“What are you doing?” I ask, shoving him gently, a little startled.
“I’m waiting patiently so I can greet my wife with a kiss on our first morning as a married couple,” he tells me before delivering a devilish grin.
“Why Mr. Wallace, are you trying to put the moves on me?”
“Most certainly, Mrs. Wallace, is it working?”
“I don’t know, keep trying, and we’ll see.” I smile.
Henry laughs softly, leans in close, and grazes my lips with his. The previous night’s lovemaking flashes through my mind. Though Henry now tires much easier, his skills in the bedroom have not diminished with his illness. I couldn’t have imagined a more perfect wedding night, other than a groom who isn’t suffering from a brain tumor.
A brain tumor. My husband has a brain tumor. Even though I’d thought about it all the way to the house last night, I refuse to share my anxieties with Henry. There seems to be a lot of things I don’t speak to Henry about these days. I keep telling myself that when he’s well, I will be able to share more with him. However, right now, the last thing he needs is more stress.
Yet, no matter how many times I tell myself the secrecy is for his benefit, I am plagued by guilt. Like what happened between Christian and me. Telling him about what went on in Texas, or even that Christian tried to break up the wedding, will only serve to upset him, which is the last thing I want to do right now.
“Hello? Earth to Paige?” I hear Henry’s voice break through my thoughts.
“Huh?”
“What’s going on with you?”
I look at him, puzzled. “I don’t know what you mean.”
“I delivered you a pretty damn good kiss, if I do say so myself. I’ve been nibbling at your neck in such a way I doubt I could even resist myself, and you’re just staring off into space. What are you thinking about in there?”
“I’m sorry,” I begin. “I guess I’m still waking up. Here, try some more, let’s see if you can get my attention.” I shove his head back against the line of my throat.
He convulses slightly with laughter. I feel his hot breath against my neck, sending a chill through my body. “Oh yeah, how’s this?” he asks, and then with wet, full lips begins pressing against my skin, tickling at my flesh and sending shivers down my spine. I arch my back in delight.
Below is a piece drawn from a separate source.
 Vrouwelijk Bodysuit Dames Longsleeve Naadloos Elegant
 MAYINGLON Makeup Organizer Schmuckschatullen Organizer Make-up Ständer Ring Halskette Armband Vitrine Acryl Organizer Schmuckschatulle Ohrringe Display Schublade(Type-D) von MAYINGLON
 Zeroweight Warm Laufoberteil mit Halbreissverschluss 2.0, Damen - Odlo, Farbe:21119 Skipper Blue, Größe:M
“Henry,” I whisper softly, pushing into the motion with which his body is now moving. I can feel the anticipation increasing between my legs.
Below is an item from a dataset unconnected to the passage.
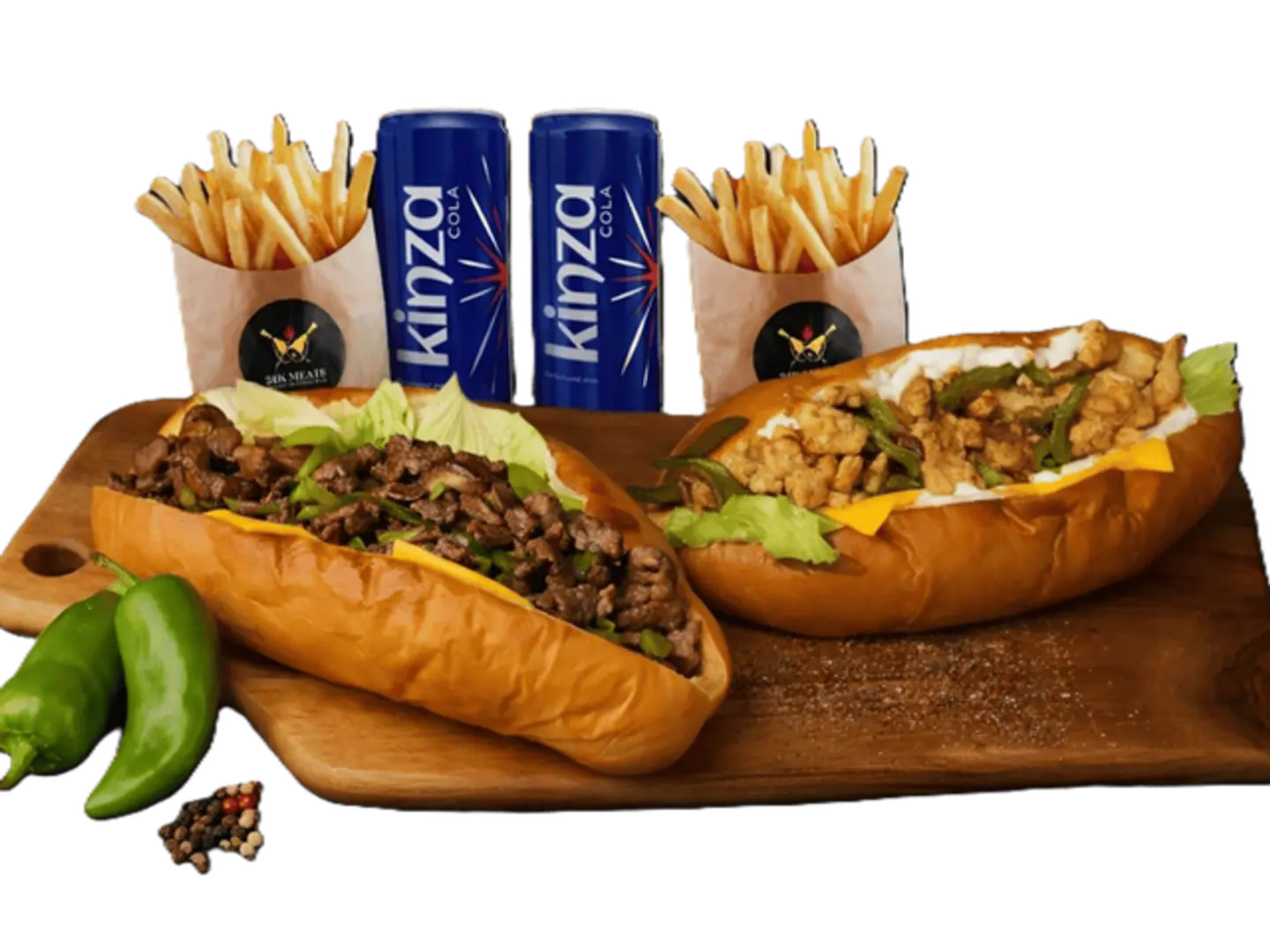 وجبة فيلي لشخصين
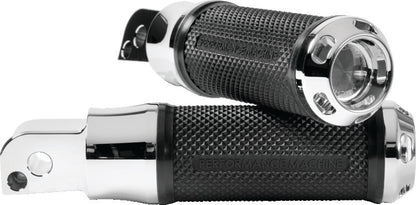 Performance Machine Footpegs Apex Passenger - Chrome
Suddenly there’s a booming knock. Pulling away, I clutch the sheets to cover my bare breasts. “Is that someone at the door?”
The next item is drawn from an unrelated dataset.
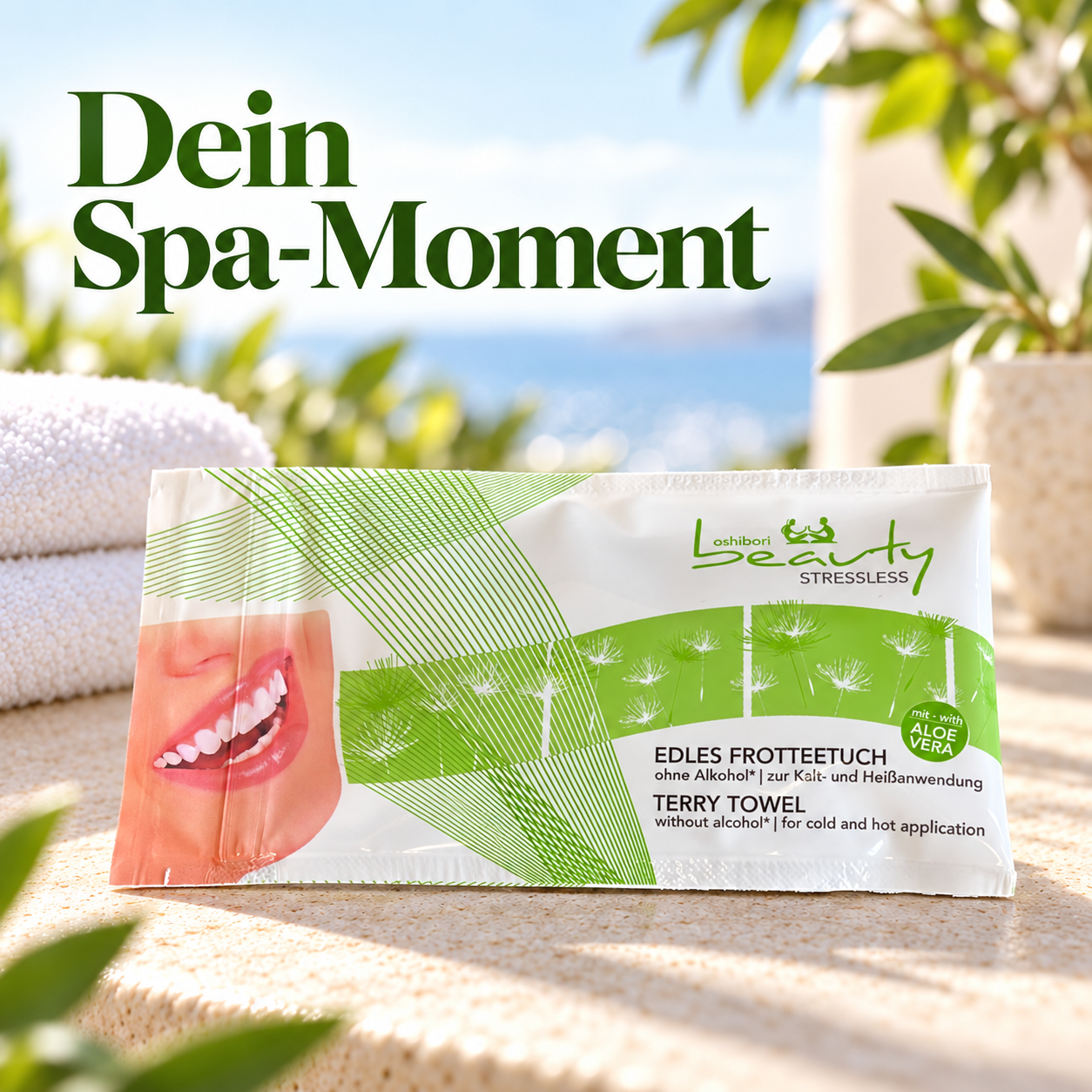 oshibori-beauty-stressless-frotteetuch-aloe-vera-22x22-cm image 2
Henry thinks about the question for a moment, and then bowing his head, moans, “Damn it, the chef.”
“What? Who?”
“I hired a chef to come prepare an incredible brunch for us,” he explains.
“Can you tell them to go away?” I ask, frustrated.
“I think that would be rude, don’t you?”
“As rude as not keeping your new wife sexually satisfied on her honeymoon?”
“Oh—now you’re just playing dirty. You stay here. I’ll let her in so she can get started, and I’ll be back in bed before you know it.” Henry explains.
I furrow my brow, confused by what he is suggesting. “You want to have sex while that poor girl is in there cooking for us?”
“Great plan, right?” He smirks. “By the time we get done, we’ll both be famished.
“Are you crazy?” I gasp. “Go let her in. We’ll wait and eat like civilized people, and then it’s back to bed.”
He grins at me. “You’re such a cock tease.”
“Is that right?” I laugh, sitting up and slipping on my robe.
Henry jumps into a pair of sweats, then over his shoulder confirms, “Yes, yes it is.”
“Mrs. Wallace, I’m going to ravage,” he promises and then is out of the room, off to answer the door. I feel a tingle spread through my lower half. He has probably called me Mrs. Wallace a couple dozen times since we exchanged our vows, and I can’t hear it enough. It literally makes my toes curl and my knees weak when he says it.
HENRY AND I have been having such a fantastic time on our honeymoon, I find myself forgetting just how sick he is. He’s no longer the man I left in New York when I headed to Texas. Often, the slightest thing, like an icy breeze picking up off the water, can cause his chest and bones to ache. Though he tries his best not to complain, I can see the pain on his face.
It feels like we just got here yesterday, but it’s already time to return to the city. I can see how much Henry loves it here, and I’d give anything to figure out a way to stay. To shut out New York, the doctors, and hospital visits, and stay here, in this moment together. The real world brings with it reminders of my mistake with Christian and of Henry’s sickness. At least here I’m able to pretend that life is perfect.